Pictures stay out; everything else in the records below is to be repeated exactly.

-.-.-

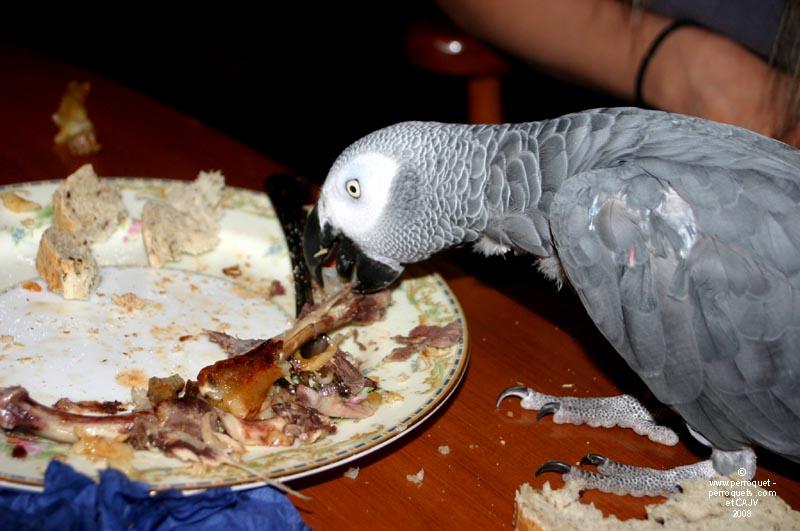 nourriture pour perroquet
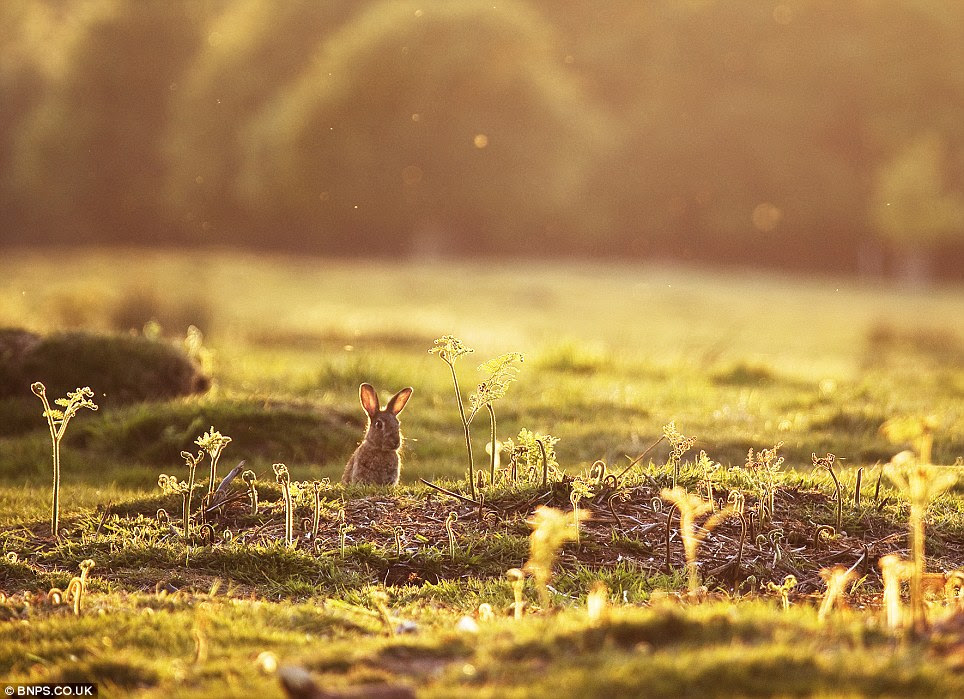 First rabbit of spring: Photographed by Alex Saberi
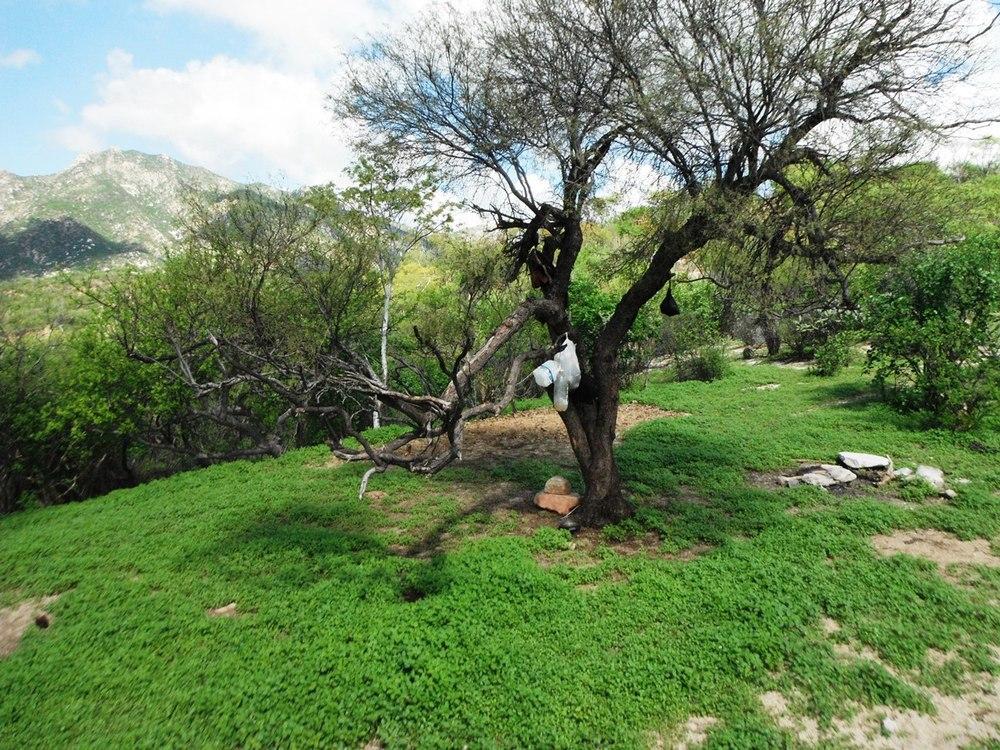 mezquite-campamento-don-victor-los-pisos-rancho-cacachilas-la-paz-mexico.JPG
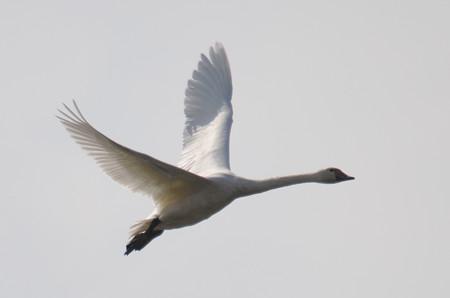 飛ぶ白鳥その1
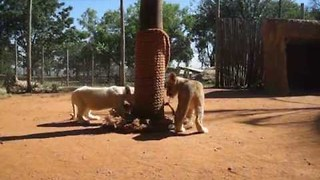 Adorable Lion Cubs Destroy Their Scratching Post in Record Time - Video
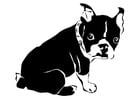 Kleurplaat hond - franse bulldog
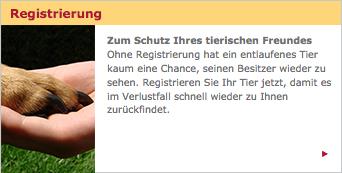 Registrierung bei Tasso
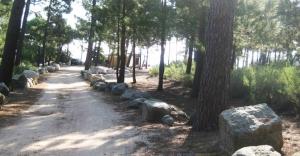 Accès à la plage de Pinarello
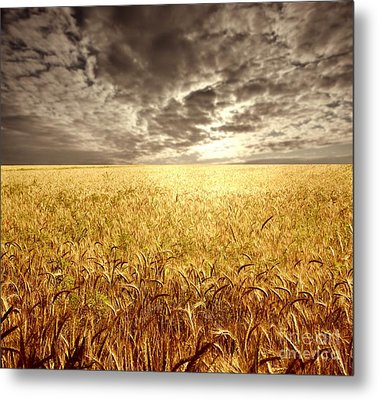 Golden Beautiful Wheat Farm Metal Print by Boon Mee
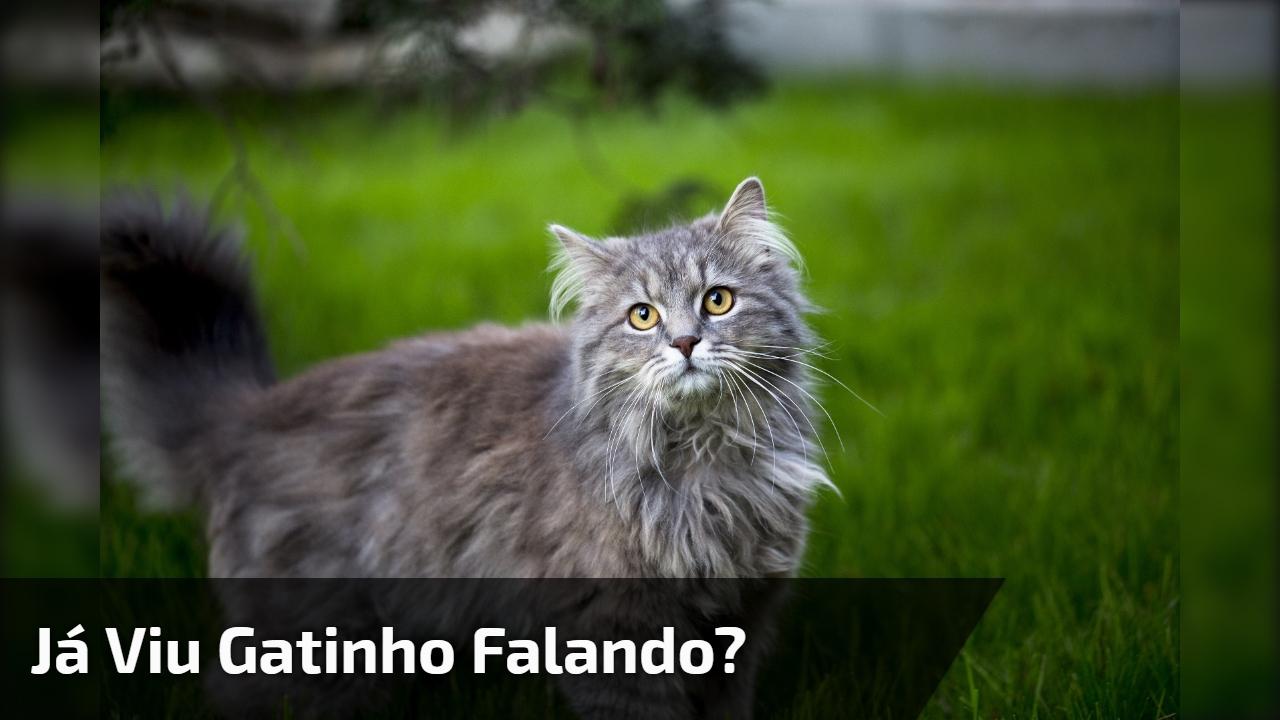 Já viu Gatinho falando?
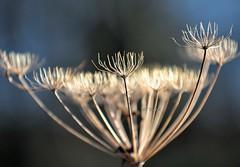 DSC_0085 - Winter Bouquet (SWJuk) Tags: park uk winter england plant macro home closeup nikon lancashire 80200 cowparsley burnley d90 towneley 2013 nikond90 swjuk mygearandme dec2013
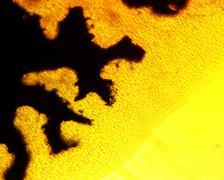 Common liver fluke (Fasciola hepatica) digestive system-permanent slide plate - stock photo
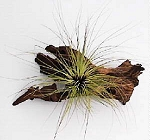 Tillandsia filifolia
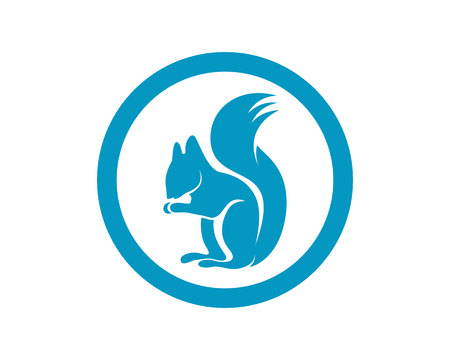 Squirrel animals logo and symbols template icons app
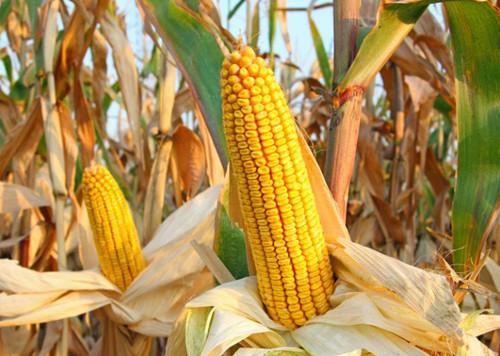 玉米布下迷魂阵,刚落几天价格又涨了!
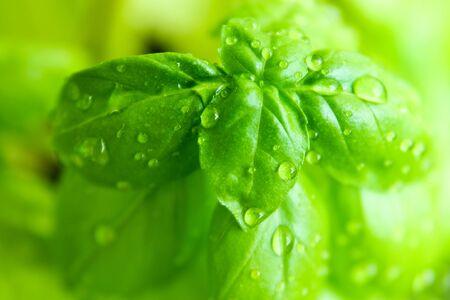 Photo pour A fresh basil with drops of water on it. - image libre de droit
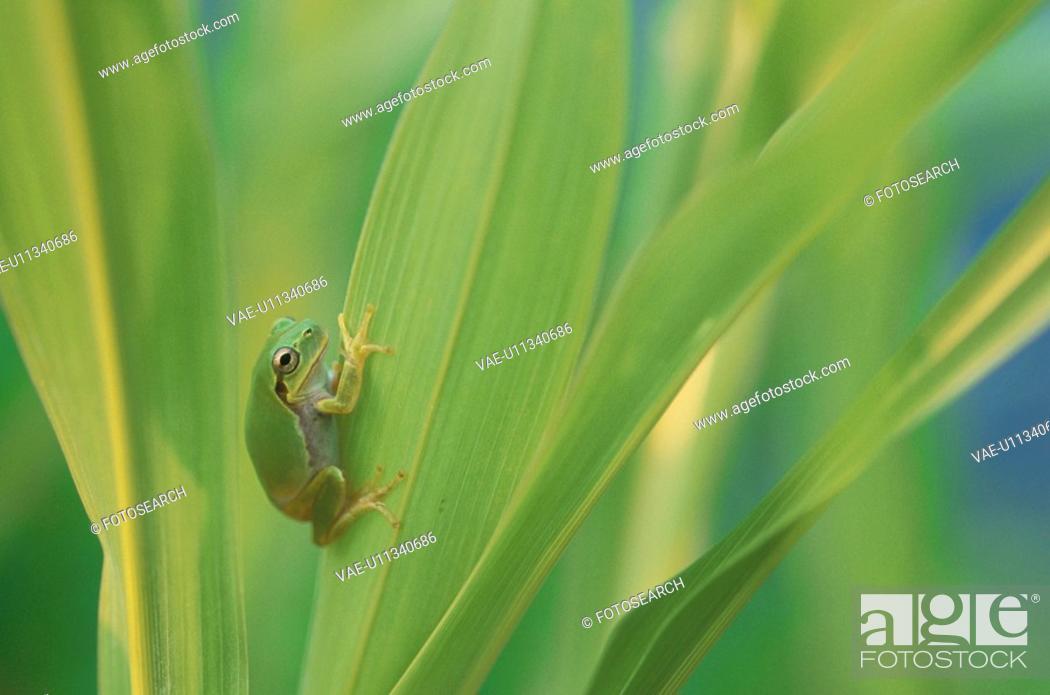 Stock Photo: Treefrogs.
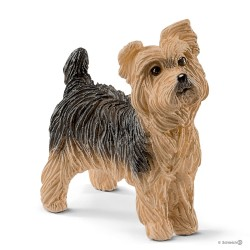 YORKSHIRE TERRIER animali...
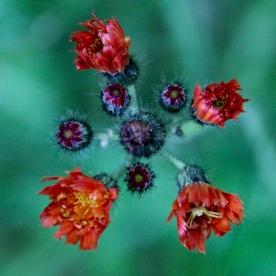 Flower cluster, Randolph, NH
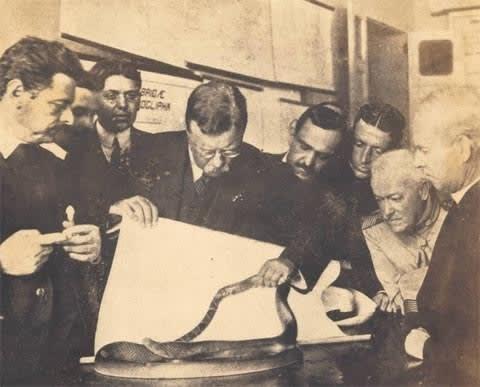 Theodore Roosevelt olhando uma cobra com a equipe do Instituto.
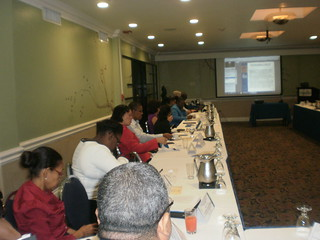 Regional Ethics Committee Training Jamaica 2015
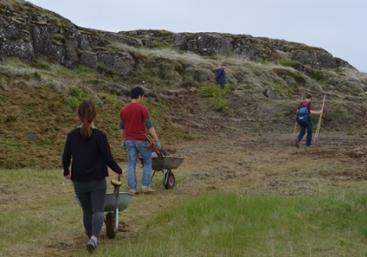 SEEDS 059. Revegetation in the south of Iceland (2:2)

-.-.-

▶ [Completed exercise]:
 nourriture pour perroquet
 First rabbit of spring: Photographed by Alex Saberi
 mezquite-campamento-don-victor-los-pisos-rancho-cacachilas-la-paz-mexico.JPG
 飛ぶ白鳥その1
 Adorable Lion Cubs Destroy Their Scratching Post in Record Time - Video
 Kleurplaat hond - franse bulldog
 Registrierung bei Tasso
 Accès à la plage de Pinarello
 Golden Beautiful Wheat Farm Metal Print by Boon Mee
 Já viu Gatinho falando?
 DSC_0085 - Winter Bouquet (SWJuk) Tags: park uk winter england plant macro home closeup nikon lancashire 80200 cowparsley burnley d90 towneley 2013 nikond90 swjuk mygearandme dec2013
 Common liver fluke (Fasciola hepatica) digestive system-permanent slide plate - stock photo
 Tillandsia filifolia
 Squirrel animals logo and symbols template icons app
 玉米布下迷魂阵,刚落几天价格又涨了!
 Photo pour A fresh basil with drops of water on it. - image libre de droit
 Stock Photo: Treefrogs.
 YORKSHIRE TERRIER animali...
 Flower cluster, Randolph, NH
 Theodore Roosevelt olhando uma cobra com a equipe do Instituto.
 Regional Ethics Committee Training Jamaica 2015
 SEEDS 059. Revegetation in the south of Iceland (2:2)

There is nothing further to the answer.